# 本文抜粋
○ ○ ○

最近、街中や電車の中でも盲導犬を見かけることが増えてきていますが、日本ではいつ頃から、盲導犬が使われていたのでしょうか。まずは、盲導犬の歴史から教えていただけますでしょうか。
盲導犬の歴史
塩屋先生
盲導犬の歴史というのは、それほど古いものではありません。
確実な資料では、1819年ウィーンの神父が、犬の首輪に細長い棒を着け盲導犬として正式に訓練したのが最初です。
その後1916年第一次世界大戦中、ドイツ赤十字のシュターリン氏と、ドイツシェパード協会のシュテファニッツ氏が戦盲者のために盲導犬を育成しようとオルテブルグに学校が設立しました。その後1923年には、ポツダムに国立の盲導犬学校が設立され、多くの盲導犬が誕生し、戦盲者の社会復帰を助けました。

○ ○ ○

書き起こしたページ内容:
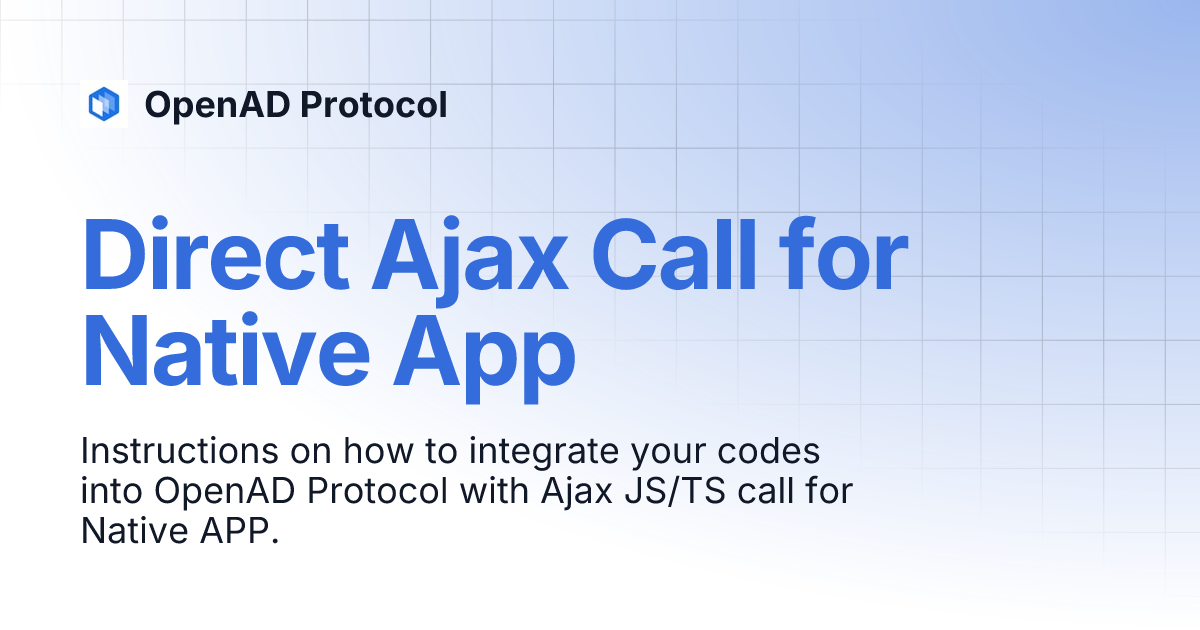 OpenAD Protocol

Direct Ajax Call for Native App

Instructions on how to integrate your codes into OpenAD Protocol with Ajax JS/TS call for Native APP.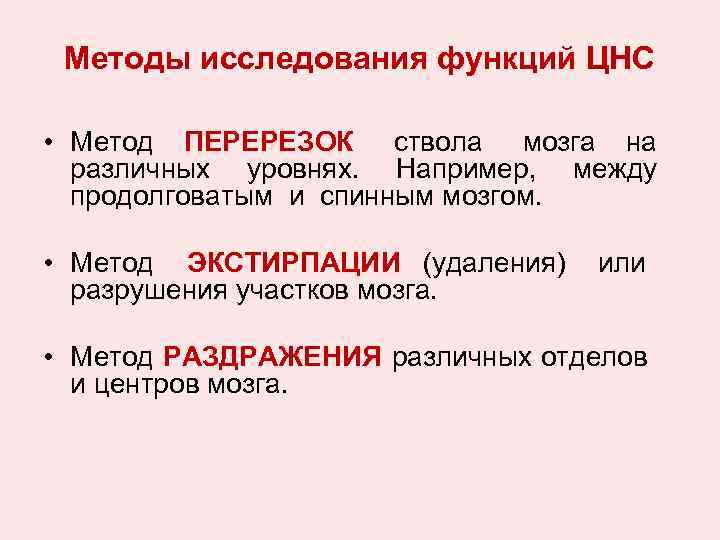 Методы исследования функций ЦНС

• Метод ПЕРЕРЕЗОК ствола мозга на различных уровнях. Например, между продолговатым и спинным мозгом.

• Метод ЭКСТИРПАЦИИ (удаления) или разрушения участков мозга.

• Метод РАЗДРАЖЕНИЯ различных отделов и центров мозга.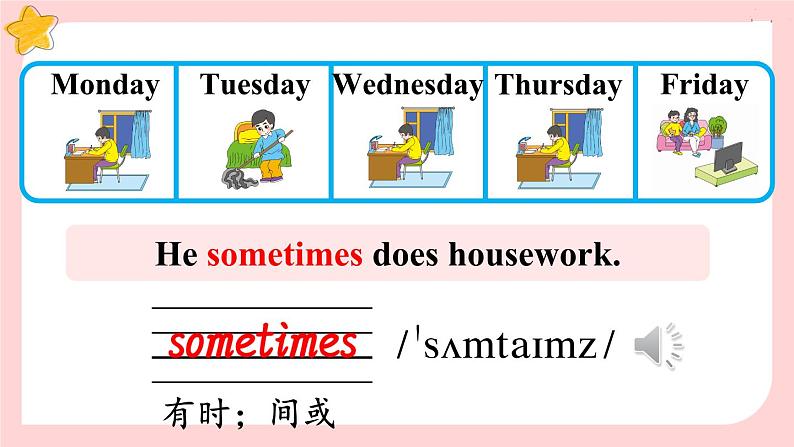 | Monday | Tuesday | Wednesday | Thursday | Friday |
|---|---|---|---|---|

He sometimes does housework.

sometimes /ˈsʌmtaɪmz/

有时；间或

○ ○ ○

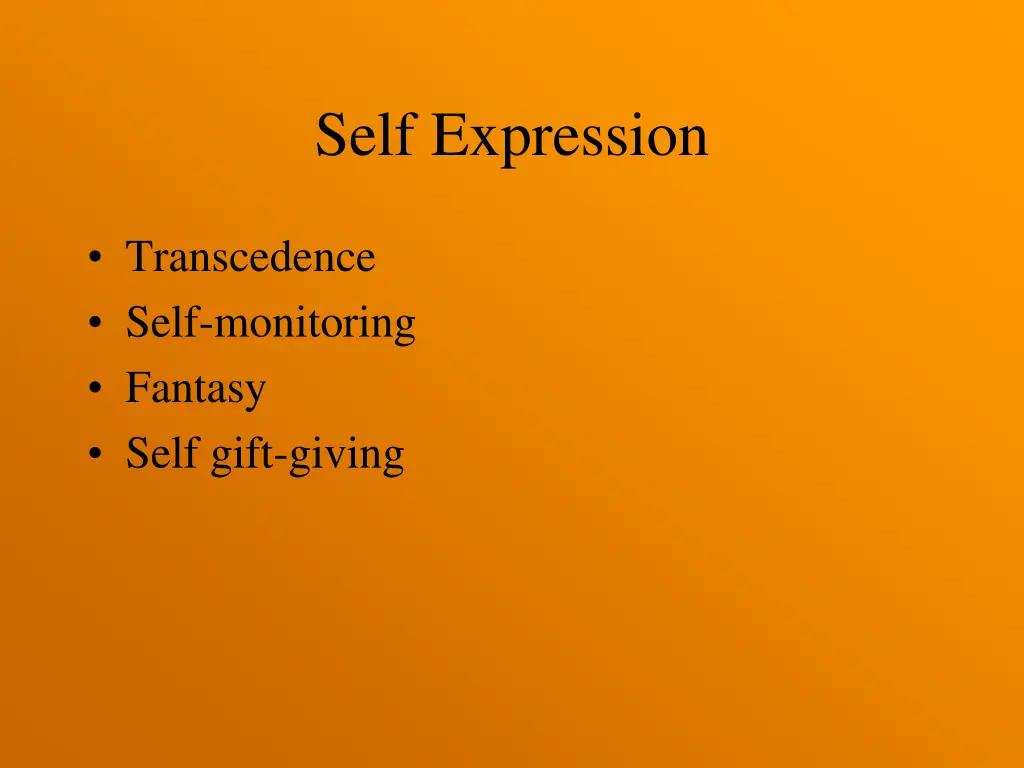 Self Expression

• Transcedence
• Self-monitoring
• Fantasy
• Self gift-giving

○ ○ ○

# 課題
盲導犬の歴史を語る本文を、最後の文の後から書き継ぎなさい。

# 解答
そして、このようなドイツでの盲導犬の活躍を見た米国人ドロシー・ユーステス夫人が、1929年にアメリカ・ニュージャージー州に設立したのが、現在世界で最も歴史と実績のあるThe Seeing Eye,Inc.です。
VINICE
日本ではいつ頃からなんでしょうか。
塩屋先生
日本では、1938年にアメリカのゴルドン氏がオルティという盲導犬をつれて来日したのが初めてで、その後1939年にドイツから、すでに訓練済みの4頭の盲導犬を輸入し、戦盲軍人が使用したのが日本での盲導犬の始まりです。しかし、4頭の死後は盲導犬は絶えたままでした。
そして戦後、アイメイト協会の創設者である、塩屋賢一が独自の訓練方法で日本で第一号の盲導犬“チャンピイ”を完成させたのが、1957年です。実質的には、日本の盲導犬の歴史の始まりは、この“チャンピイ”からとなります。
VINICE
ということは、日本での盲導犬の歴史は、まだ50年なんですね。
それでは、日本で初めての盲導犬を誕生させたアイメイト協会では、どのような活動をされているのでしょうか。
アイメイト協会とは・・・
塩屋先生
財団法人アイメイト協会は、非営利の盲人更生援護施設です。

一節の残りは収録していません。